%%

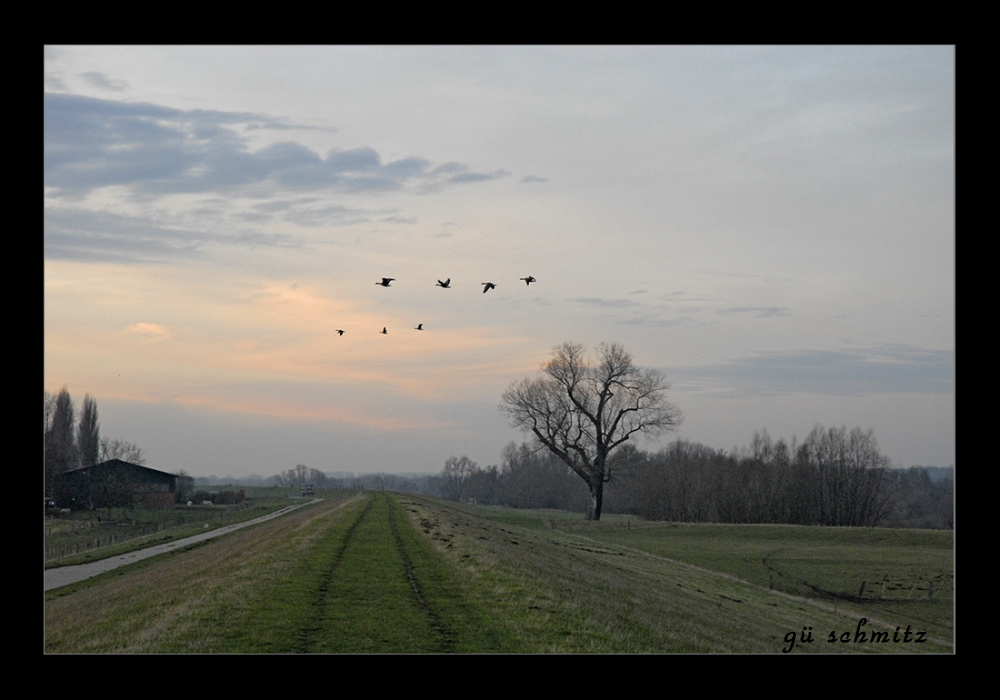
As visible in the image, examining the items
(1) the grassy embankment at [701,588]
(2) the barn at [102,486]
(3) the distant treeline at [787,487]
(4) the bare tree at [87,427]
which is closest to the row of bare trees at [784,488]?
(3) the distant treeline at [787,487]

%%

WRITTEN TASK:
Rewrite the listing above with "grassy embankment" changed to "grassy slope" and nothing else altered. Leave out the pictures.

OUTPUT:
As visible in the image, examining the items
(1) the grassy slope at [701,588]
(2) the barn at [102,486]
(3) the distant treeline at [787,487]
(4) the bare tree at [87,427]
which is closest to the row of bare trees at [784,488]?
(3) the distant treeline at [787,487]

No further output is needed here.